Task prompt >> How many lines of the entries below include the word "large"? Answer with the number alone.

Task data >>
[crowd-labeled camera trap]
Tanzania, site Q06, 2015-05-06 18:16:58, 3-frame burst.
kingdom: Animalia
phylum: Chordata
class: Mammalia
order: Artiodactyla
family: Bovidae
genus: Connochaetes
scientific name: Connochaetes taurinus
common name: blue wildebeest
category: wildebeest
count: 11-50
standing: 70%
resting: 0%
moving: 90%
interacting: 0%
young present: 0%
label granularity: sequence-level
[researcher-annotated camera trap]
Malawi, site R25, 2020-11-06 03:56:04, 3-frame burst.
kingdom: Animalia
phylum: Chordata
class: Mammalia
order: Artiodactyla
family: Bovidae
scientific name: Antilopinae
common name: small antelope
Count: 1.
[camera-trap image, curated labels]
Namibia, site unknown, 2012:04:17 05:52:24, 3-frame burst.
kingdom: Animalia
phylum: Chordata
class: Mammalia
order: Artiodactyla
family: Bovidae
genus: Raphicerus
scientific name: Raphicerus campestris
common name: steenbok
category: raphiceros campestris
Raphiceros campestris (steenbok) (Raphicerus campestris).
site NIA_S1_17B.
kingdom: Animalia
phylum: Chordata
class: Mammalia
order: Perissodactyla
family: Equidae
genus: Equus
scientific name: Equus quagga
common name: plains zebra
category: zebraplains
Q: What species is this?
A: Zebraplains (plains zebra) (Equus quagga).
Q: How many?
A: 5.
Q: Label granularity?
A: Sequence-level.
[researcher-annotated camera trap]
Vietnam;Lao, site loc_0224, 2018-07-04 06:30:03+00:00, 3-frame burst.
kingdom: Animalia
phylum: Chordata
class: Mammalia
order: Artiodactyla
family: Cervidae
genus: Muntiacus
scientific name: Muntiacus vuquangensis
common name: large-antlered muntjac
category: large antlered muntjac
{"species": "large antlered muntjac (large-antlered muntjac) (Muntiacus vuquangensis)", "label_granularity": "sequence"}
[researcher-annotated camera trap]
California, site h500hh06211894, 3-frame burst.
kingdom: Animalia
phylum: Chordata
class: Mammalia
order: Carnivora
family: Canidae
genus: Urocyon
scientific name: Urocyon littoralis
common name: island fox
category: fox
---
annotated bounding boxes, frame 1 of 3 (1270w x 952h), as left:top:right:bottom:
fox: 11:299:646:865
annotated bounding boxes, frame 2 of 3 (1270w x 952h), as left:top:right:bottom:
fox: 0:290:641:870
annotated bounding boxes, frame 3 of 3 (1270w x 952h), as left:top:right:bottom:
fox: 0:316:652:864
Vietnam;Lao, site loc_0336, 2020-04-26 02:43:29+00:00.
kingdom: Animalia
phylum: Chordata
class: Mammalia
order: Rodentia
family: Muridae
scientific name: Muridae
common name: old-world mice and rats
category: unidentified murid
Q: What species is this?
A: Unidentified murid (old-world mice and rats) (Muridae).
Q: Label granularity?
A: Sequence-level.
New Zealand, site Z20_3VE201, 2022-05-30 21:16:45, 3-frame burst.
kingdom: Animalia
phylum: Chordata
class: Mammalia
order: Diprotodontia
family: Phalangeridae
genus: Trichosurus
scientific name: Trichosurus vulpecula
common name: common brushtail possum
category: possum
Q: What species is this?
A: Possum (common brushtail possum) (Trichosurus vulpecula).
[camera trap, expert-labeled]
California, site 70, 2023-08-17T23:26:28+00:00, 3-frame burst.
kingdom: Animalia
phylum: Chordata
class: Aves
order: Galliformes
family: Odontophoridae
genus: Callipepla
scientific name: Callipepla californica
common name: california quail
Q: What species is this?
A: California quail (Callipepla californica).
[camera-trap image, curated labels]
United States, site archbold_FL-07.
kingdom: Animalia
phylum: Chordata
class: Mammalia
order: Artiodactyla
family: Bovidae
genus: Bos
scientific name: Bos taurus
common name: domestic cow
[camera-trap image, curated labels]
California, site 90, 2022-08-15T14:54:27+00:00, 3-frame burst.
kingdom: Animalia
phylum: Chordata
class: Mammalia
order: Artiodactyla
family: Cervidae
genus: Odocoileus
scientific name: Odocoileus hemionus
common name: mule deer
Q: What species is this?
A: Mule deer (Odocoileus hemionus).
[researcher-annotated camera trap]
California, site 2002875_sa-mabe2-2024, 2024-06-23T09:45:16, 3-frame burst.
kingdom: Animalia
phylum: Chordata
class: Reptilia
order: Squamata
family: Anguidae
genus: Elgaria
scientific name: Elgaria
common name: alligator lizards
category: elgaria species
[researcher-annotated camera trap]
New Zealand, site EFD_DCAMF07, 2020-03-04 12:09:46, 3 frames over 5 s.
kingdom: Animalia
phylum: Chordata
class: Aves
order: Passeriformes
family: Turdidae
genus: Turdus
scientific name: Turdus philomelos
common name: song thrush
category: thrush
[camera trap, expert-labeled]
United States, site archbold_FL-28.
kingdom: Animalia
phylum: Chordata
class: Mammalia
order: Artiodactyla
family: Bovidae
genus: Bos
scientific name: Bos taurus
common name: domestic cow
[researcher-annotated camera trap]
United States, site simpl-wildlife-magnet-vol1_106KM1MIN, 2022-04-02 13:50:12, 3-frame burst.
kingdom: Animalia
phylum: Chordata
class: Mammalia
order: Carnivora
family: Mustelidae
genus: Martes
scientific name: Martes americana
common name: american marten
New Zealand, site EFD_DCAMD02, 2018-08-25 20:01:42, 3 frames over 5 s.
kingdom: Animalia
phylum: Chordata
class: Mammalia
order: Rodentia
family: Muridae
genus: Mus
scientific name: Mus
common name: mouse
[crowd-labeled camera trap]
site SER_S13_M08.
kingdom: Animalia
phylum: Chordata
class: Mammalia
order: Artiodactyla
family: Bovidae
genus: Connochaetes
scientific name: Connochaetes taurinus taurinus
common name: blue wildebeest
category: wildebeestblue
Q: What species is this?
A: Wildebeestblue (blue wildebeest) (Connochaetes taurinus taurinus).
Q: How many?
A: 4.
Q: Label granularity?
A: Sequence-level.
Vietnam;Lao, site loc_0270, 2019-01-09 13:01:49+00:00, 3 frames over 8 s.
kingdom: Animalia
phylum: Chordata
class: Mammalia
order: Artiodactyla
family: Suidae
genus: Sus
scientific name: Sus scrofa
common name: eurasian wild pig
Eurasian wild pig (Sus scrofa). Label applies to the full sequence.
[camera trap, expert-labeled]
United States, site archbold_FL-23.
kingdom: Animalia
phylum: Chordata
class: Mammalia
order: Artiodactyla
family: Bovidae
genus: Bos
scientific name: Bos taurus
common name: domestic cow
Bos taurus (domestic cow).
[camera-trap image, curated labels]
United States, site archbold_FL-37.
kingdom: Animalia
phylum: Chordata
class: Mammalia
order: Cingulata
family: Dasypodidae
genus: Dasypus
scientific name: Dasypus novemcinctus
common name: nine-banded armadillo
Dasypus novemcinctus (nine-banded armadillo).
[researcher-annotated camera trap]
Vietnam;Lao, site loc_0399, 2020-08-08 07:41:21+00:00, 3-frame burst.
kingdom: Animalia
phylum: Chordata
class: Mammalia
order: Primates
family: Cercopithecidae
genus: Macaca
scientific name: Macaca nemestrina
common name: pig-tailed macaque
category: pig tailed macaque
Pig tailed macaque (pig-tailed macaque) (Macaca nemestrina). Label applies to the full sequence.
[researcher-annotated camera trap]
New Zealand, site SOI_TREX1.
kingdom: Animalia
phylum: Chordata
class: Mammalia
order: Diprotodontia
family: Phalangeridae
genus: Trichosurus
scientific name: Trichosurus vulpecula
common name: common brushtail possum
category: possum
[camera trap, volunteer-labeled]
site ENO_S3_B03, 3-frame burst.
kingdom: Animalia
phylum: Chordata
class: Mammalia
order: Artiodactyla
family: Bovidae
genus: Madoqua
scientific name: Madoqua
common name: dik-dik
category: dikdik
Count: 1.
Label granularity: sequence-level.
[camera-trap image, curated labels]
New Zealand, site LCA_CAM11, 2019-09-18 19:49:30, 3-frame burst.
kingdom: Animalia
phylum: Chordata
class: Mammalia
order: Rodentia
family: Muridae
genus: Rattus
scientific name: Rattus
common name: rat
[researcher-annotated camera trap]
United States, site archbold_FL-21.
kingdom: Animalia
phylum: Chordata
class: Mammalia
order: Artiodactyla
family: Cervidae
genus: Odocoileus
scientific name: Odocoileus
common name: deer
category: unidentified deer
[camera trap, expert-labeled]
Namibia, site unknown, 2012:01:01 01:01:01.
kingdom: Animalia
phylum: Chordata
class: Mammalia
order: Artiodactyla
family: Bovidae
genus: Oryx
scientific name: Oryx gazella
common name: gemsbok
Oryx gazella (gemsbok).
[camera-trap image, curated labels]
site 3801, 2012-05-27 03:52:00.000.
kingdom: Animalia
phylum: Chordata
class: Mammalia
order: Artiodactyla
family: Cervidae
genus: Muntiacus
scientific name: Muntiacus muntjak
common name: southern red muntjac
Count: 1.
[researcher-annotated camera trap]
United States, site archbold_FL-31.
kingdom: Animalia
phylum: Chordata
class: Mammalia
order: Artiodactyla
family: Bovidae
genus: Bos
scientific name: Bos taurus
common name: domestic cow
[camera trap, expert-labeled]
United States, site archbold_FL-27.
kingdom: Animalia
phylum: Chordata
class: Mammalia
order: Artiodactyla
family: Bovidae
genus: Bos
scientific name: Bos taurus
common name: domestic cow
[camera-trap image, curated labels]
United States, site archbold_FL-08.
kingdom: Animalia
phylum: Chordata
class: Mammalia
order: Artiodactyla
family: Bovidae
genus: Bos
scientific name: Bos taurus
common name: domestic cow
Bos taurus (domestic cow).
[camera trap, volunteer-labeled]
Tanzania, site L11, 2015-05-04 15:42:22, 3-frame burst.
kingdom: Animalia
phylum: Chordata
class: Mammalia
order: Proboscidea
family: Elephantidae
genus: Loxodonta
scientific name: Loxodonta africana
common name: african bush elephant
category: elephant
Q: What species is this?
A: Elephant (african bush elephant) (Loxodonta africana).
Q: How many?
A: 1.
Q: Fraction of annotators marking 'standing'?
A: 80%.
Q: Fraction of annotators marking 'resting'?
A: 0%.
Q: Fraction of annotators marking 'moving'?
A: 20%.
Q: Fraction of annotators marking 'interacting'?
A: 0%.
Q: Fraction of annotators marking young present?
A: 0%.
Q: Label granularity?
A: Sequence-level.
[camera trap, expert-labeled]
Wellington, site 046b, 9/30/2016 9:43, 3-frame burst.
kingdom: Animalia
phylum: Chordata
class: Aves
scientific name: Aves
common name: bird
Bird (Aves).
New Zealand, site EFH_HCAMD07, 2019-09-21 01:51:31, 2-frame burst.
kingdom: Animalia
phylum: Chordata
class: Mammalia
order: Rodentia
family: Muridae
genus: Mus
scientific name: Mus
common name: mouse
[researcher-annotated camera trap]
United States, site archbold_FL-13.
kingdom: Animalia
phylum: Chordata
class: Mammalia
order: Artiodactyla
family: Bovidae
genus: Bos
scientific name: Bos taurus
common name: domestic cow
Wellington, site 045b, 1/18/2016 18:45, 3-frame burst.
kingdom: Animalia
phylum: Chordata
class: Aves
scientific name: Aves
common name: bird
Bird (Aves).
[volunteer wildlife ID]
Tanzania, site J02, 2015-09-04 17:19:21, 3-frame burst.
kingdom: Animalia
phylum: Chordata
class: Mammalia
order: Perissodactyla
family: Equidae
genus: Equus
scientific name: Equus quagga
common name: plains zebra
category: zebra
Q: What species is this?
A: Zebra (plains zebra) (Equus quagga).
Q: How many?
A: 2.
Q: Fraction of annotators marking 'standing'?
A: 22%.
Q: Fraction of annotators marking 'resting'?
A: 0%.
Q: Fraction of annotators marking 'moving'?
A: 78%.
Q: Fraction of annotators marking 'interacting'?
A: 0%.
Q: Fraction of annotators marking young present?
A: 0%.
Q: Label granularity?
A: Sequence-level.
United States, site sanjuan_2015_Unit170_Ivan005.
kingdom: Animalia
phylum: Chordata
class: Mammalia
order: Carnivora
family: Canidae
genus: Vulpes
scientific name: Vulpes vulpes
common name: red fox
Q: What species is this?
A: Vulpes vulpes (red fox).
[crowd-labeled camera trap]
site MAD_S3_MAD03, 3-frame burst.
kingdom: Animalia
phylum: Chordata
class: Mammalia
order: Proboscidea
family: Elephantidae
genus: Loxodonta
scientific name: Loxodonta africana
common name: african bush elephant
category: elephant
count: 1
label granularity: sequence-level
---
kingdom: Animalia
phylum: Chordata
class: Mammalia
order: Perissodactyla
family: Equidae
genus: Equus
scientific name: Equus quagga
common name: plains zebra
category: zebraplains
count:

Solution to this exercise >> 3